Work instructions → Send back the records in full, character for character.

Data extract →
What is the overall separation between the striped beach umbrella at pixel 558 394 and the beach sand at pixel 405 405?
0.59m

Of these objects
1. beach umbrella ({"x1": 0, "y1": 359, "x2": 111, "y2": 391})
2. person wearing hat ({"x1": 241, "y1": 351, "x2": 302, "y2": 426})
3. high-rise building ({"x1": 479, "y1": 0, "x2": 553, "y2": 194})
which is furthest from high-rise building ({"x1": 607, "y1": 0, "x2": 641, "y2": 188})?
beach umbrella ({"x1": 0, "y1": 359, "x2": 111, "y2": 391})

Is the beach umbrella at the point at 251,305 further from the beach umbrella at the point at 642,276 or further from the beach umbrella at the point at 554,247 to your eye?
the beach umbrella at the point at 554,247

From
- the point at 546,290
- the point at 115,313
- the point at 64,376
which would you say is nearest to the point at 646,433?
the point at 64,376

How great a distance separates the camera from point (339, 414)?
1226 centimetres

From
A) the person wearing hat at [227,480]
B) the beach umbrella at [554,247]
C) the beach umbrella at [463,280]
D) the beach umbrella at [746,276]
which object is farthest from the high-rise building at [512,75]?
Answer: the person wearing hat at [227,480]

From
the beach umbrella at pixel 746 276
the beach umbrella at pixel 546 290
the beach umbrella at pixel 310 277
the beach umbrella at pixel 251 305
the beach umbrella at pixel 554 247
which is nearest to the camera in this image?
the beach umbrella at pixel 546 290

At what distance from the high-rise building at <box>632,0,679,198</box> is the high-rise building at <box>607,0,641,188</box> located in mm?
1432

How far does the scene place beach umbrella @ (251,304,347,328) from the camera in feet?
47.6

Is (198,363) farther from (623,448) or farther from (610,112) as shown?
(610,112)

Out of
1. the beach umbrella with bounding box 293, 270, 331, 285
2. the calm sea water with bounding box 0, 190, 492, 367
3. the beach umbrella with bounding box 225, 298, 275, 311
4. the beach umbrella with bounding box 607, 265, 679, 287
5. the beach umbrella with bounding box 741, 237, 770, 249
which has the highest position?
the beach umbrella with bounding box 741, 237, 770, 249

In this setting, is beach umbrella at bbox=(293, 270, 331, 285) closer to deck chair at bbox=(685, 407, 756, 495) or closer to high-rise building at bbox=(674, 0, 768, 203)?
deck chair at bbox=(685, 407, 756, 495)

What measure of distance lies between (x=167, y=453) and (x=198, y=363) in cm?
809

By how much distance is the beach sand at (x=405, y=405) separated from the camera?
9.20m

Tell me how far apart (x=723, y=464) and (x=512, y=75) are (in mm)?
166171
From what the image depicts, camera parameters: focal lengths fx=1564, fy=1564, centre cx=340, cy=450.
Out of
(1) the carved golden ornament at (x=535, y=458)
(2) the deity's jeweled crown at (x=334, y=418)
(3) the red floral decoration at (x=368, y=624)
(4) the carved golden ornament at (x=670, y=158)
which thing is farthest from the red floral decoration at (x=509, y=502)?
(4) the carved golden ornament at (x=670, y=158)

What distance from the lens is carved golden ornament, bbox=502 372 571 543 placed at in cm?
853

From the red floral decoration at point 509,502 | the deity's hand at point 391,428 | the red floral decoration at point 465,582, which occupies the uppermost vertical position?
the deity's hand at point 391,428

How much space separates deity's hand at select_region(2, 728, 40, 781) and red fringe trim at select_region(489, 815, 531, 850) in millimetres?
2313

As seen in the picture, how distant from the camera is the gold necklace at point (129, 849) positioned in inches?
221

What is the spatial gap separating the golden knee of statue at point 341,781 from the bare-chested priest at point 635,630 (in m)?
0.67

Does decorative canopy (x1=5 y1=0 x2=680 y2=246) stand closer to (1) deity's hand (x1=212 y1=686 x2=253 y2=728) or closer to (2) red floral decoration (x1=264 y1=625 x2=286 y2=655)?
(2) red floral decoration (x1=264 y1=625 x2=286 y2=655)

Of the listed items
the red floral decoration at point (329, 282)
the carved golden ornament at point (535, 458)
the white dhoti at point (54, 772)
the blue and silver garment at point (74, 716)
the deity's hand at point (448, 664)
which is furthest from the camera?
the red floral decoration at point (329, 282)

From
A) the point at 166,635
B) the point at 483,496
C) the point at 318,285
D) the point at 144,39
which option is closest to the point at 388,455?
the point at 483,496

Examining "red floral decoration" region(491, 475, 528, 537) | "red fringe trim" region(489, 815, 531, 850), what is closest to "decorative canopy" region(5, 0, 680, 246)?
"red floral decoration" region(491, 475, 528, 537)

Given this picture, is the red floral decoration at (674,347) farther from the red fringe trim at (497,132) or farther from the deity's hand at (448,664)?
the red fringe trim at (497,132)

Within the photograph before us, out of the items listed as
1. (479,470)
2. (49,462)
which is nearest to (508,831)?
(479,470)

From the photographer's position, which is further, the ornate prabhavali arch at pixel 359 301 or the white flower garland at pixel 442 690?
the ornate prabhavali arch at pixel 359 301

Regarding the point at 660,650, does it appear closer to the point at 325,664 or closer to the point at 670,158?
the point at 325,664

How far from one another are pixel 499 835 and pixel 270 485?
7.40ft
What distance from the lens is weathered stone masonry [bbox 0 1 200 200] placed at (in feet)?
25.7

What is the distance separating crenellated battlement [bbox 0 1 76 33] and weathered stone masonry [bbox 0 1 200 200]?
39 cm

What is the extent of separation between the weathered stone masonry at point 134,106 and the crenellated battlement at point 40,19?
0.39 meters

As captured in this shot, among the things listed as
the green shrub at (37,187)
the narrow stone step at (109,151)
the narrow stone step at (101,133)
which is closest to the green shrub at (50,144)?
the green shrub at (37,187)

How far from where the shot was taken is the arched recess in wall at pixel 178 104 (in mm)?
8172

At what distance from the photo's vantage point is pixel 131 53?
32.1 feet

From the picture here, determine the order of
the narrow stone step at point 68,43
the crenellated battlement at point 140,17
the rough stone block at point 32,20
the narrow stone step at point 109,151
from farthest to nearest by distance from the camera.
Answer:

Response to this task →
What is the overall separation between the striped beach umbrella at pixel 558 394 and the beach sand at pixel 405 405?
0.59m

Of these objects
1. beach umbrella ({"x1": 0, "y1": 359, "x2": 111, "y2": 391})
2. person wearing hat ({"x1": 241, "y1": 351, "x2": 302, "y2": 426})
3. high-rise building ({"x1": 479, "y1": 0, "x2": 553, "y2": 194})
which is furthest from high-rise building ({"x1": 607, "y1": 0, "x2": 641, "y2": 188})?
beach umbrella ({"x1": 0, "y1": 359, "x2": 111, "y2": 391})

Is the beach umbrella at the point at 251,305 further from the beach umbrella at the point at 642,276 or further from the beach umbrella at the point at 554,247 to your eye?
the beach umbrella at the point at 554,247

From
- the point at 546,290
- the point at 115,313
- the point at 64,376
which would you say is nearest to the point at 646,433?
the point at 64,376

How great a distance separates the camera from point (339, 414)?
1226 centimetres

From
A) the person wearing hat at [227,480]
B) the beach umbrella at [554,247]
C) the beach umbrella at [463,280]
D) the beach umbrella at [746,276]
which object is farthest from the high-rise building at [512,75]?
Answer: the person wearing hat at [227,480]

From
the beach umbrella at pixel 746 276
the beach umbrella at pixel 546 290
the beach umbrella at pixel 310 277
the beach umbrella at pixel 251 305
the beach umbrella at pixel 554 247
which is nearest to the camera in this image?
the beach umbrella at pixel 546 290

At what distance from the high-rise building at <box>632,0,679,198</box> is the high-rise building at <box>607,0,641,188</box> located in mm?
1432

How far does the scene place beach umbrella @ (251,304,347,328) from the camera in feet?
47.6

Is (198,363) farther from (623,448) or farther from (610,112) as shown?
(610,112)

Out of
1. the beach umbrella with bounding box 293, 270, 331, 285
2. the calm sea water with bounding box 0, 190, 492, 367
3. the beach umbrella with bounding box 225, 298, 275, 311
4. the beach umbrella with bounding box 607, 265, 679, 287
5. the beach umbrella with bounding box 741, 237, 770, 249
which has the highest position?
the beach umbrella with bounding box 741, 237, 770, 249

In this setting, is beach umbrella at bbox=(293, 270, 331, 285) closer to deck chair at bbox=(685, 407, 756, 495) or closer to high-rise building at bbox=(674, 0, 768, 203)?
deck chair at bbox=(685, 407, 756, 495)

What measure of distance lies between (x=167, y=453) and (x=198, y=363) in cm?
809

By how much distance is the beach sand at (x=405, y=405) separated from the camera?
9.20m

Tell me how far apart (x=723, y=464) and (x=512, y=75) are (in mm)?
166171
From what the image depicts, camera parameters: focal lengths fx=1564, fy=1564, centre cx=340, cy=450.
Out of
(1) the carved golden ornament at (x=535, y=458)
(2) the deity's jeweled crown at (x=334, y=418)
(3) the red floral decoration at (x=368, y=624)
(4) the carved golden ornament at (x=670, y=158)
which thing is farthest from the red floral decoration at (x=509, y=502)?
(4) the carved golden ornament at (x=670, y=158)

What distance from the lens is carved golden ornament, bbox=502 372 571 543 placed at in cm?
853

From the red floral decoration at point 509,502 | the deity's hand at point 391,428 | the red floral decoration at point 465,582, which occupies the uppermost vertical position?
the deity's hand at point 391,428

How much space separates deity's hand at select_region(2, 728, 40, 781) and red fringe trim at select_region(489, 815, 531, 850) in millimetres?
2313

As seen in the picture, how distant from the camera is the gold necklace at point (129, 849) positioned in inches?
221

What is the spatial gap separating the golden knee of statue at point 341,781 from the bare-chested priest at point 635,630 (in m)?
0.67

Does decorative canopy (x1=5 y1=0 x2=680 y2=246) stand closer to (1) deity's hand (x1=212 y1=686 x2=253 y2=728) or closer to (2) red floral decoration (x1=264 y1=625 x2=286 y2=655)?
(2) red floral decoration (x1=264 y1=625 x2=286 y2=655)

Of the listed items
the red floral decoration at point (329, 282)
the carved golden ornament at point (535, 458)
the white dhoti at point (54, 772)
the blue and silver garment at point (74, 716)
the deity's hand at point (448, 664)
which is furthest from the camera?
the red floral decoration at point (329, 282)

From
A) the point at 166,635
B) the point at 483,496
C) the point at 318,285
D) the point at 144,39
which option is closest to the point at 388,455?
the point at 483,496

Examining "red floral decoration" region(491, 475, 528, 537) | "red fringe trim" region(489, 815, 531, 850), what is closest to "decorative canopy" region(5, 0, 680, 246)?
"red floral decoration" region(491, 475, 528, 537)

Given this picture, is the red floral decoration at (674,347) farther from the red fringe trim at (497,132) or farther from the deity's hand at (448,664)?
the red fringe trim at (497,132)

Within the photograph before us, out of the items listed as
1. (479,470)
2. (49,462)
which is nearest to (508,831)?
(479,470)

From the photographer's position, which is further, the ornate prabhavali arch at pixel 359 301 or the white flower garland at pixel 442 690?
the ornate prabhavali arch at pixel 359 301

Regarding the point at 660,650, does it appear closer to the point at 325,664 or closer to the point at 670,158?
the point at 325,664

How far from one another are pixel 499 835 and pixel 270 485?
7.40ft
What distance from the lens is weathered stone masonry [bbox 0 1 200 200] placed at (in feet)?
25.7

What is the distance separating crenellated battlement [bbox 0 1 76 33] and weathered stone masonry [bbox 0 1 200 200]?
39 cm

What is the extent of separation between the weathered stone masonry at point 134,106 and the crenellated battlement at point 40,19?
0.39 meters

As captured in this shot, among the things listed as
the green shrub at (37,187)
the narrow stone step at (109,151)
the narrow stone step at (101,133)
which is closest to the green shrub at (50,144)?
the green shrub at (37,187)

How far from where the shot was taken is the arched recess in wall at pixel 178 104 (in mm)?
8172

At what distance from the photo's vantage point is pixel 131 53?
32.1 feet

From the picture here, determine the order of
the narrow stone step at point 68,43
the crenellated battlement at point 140,17
the rough stone block at point 32,20
the narrow stone step at point 109,151
from farthest to nearest by distance from the camera.
Answer:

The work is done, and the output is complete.